Dia mengatakan, apabila tidak diselaraskan, apa yang dilakukan di sekolah, tidak sesuai dengan lingkungan masyarakat dan keluarga, maka penanaman karakter dengan nilai-nilai baik karakter dalam diri anak tidak akan berhasil.

“Untuk itu, sebagai guru agama harus membangun Tri Sentra Pendidikan. Sehingga apa yang tidak mampu dijangkau oleh sekolah akan dijangkau oleh lingkungan masyarakat dan keluarga. Jadi, semuanya harus aktif,” harap Lidya.

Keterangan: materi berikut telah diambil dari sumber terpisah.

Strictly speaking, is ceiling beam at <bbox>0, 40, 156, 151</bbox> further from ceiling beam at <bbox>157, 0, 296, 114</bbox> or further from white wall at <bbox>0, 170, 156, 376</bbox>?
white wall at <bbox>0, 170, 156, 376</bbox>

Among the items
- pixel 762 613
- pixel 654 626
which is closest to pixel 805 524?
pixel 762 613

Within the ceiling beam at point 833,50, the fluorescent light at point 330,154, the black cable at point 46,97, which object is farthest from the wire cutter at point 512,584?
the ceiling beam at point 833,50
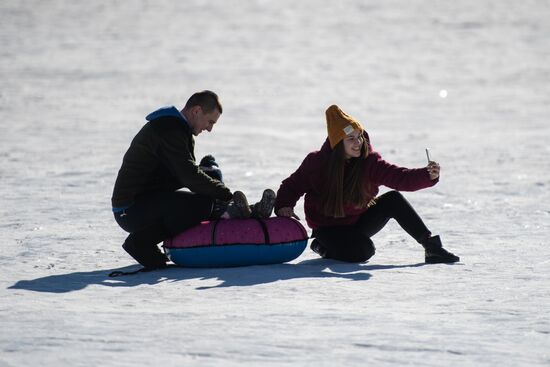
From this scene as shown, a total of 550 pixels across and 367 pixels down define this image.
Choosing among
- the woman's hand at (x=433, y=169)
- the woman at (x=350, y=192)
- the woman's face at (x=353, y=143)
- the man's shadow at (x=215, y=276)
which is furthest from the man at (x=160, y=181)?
the woman's hand at (x=433, y=169)

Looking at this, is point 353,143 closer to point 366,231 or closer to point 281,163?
point 366,231

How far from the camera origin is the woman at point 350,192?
19.6ft

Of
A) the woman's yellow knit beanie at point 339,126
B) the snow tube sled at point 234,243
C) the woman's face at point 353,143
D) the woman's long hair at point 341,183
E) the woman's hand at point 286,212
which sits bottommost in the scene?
the snow tube sled at point 234,243

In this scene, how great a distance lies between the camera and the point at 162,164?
19.8 feet

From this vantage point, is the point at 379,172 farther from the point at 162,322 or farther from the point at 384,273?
the point at 162,322

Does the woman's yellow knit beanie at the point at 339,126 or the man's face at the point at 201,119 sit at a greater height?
the man's face at the point at 201,119

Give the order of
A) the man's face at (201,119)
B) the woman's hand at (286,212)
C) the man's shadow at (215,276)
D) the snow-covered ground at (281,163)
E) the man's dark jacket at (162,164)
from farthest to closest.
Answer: the woman's hand at (286,212) < the man's face at (201,119) < the man's dark jacket at (162,164) < the man's shadow at (215,276) < the snow-covered ground at (281,163)

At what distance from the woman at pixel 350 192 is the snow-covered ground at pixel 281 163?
15 centimetres

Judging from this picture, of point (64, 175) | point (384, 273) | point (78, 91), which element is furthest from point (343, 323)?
point (78, 91)

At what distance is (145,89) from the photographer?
754 inches

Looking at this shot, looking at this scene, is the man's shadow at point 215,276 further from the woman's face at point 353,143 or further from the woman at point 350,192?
the woman's face at point 353,143

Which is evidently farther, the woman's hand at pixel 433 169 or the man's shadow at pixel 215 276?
the woman's hand at pixel 433 169

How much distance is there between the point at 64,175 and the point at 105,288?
5.25m

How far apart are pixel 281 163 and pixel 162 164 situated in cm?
585
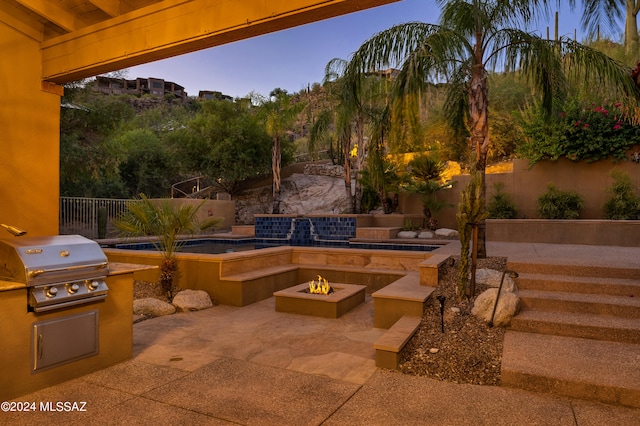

Sementara Hilda Nababan dari Yayasan Tarbantin Kabupaten Tapanuli Utara (Taput) menyampaikan, materi pemahaman hilangnya karakter anak karena zaman teknologi saat ini.

Dikatakannya, saat ini pelajar telah dipengaruhi penggunaan gadget, sehingga dapat menghambat tumbuh perkembangan anak. Semisal, mempengaruhi resiko obesitas, gangguan tidur, mempengaruhi mentalitas, agresid dan pengaruh radiasi, pikun digital, kecanduan dan gangguan mata akibat sinar biru.

Sementara itu, Kepala Dinas Pendidikan, Jonny Gultom mengharapkan adanya pendidikan perubahan karakter dalam pembelajaran lingkungan sekolah terhadap guru, orang tua dan pelajar dalam mewujudkan kecerdasan anak yang mempunyai integritas.

“Karena ini juga sesuai visi kita peningkatan Sumber Daya Manusia (SDM) unggul dan bermentalitas unggul,” kata Jonny.

Terpisah, salah seorang guru SD, Boru Purba mengaku, sosialisasi itu bermanfaat dan bersyukur dapat mengikuti kegiatan tersebut.

Menurutnya, materi yang disampaikan itu sangat bagus dan dapat dipahami. Apalagi, pembentukan karakter kepada anak didik di masa saat ini tidak mudah jika tidak selaras dengan lingkungan masyarakat, dan keluarga.

“Kami berterima kasih kepada Dinas Pendidikan (Disdik) dalam hal ini Kepala Dinas, Ketua PKK Humbahas dan Yayasan Tarbantin dengan adanya sosialisasi itu,” paparnya. (JS)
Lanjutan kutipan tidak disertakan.